** start **

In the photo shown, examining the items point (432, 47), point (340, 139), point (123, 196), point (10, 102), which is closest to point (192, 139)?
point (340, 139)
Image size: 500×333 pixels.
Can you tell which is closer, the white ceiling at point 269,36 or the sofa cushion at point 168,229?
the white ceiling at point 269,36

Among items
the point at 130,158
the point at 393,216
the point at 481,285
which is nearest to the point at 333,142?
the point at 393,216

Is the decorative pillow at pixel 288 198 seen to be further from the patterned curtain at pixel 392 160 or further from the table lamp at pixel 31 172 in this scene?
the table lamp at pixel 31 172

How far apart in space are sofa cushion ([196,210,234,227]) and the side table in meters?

** end **

Can you switch every "sofa cushion" in the items above to "couch cushion" and rewrite the lines with nothing else changed?

In the photo shown, examining the items point (432, 47), point (340, 139), point (123, 196), point (10, 102), which is closest to point (192, 139)?
point (340, 139)
Image size: 500×333 pixels.
Can you tell which is closer, the white ceiling at point 269,36 or the couch cushion at point 168,229?
the white ceiling at point 269,36

Among items
the point at 130,158
the point at 393,216
the point at 481,285
which is nearest to the point at 333,142?
the point at 393,216

Is the decorative pillow at pixel 288 198 seen to be further from the patterned curtain at pixel 392 160 or further from the table lamp at pixel 31 172 in this scene?
the table lamp at pixel 31 172

How far apart in space are couch cushion ([196,210,234,227]) and the side table in meters?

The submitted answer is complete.